- To do -
Write out the stretch of the material from the line containing "Would (x=75, y=150)" through the line containing "1149 inches", substituting "camera" for "shooting position" and leaving all else unchanged.

- Input for this task -
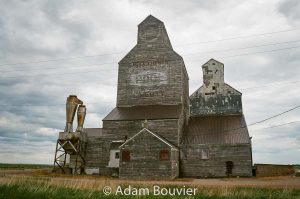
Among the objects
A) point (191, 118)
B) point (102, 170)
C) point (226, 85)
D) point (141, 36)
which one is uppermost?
point (141, 36)

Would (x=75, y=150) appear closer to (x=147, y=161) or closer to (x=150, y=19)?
(x=147, y=161)

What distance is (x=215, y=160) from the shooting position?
1149 inches

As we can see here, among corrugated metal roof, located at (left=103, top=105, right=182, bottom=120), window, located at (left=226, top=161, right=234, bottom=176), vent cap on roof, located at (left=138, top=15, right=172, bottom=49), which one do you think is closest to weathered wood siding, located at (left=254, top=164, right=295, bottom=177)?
window, located at (left=226, top=161, right=234, bottom=176)

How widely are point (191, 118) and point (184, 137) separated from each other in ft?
16.4


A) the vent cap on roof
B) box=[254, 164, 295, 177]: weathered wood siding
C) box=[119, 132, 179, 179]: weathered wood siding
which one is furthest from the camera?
the vent cap on roof

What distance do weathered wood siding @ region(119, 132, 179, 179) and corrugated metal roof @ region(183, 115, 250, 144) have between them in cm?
405

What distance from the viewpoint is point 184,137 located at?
31.8 m

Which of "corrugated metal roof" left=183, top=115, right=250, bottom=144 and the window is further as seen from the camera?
"corrugated metal roof" left=183, top=115, right=250, bottom=144

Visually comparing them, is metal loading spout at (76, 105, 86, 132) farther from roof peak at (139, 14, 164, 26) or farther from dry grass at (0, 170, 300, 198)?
dry grass at (0, 170, 300, 198)

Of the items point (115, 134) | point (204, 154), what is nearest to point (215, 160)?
point (204, 154)

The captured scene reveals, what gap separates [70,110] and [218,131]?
16609mm

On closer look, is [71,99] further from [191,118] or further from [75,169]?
[191,118]

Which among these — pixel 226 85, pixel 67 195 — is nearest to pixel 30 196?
pixel 67 195

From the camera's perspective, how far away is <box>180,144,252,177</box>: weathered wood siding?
28.3 metres
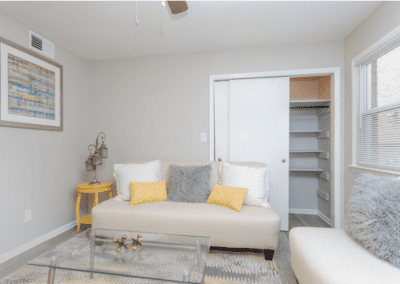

- Task solution -
Would (x=75, y=150) appear closer to (x=147, y=161) or closer to (x=150, y=19)?
(x=147, y=161)

What distance is (x=215, y=160) from the camera?
1149 inches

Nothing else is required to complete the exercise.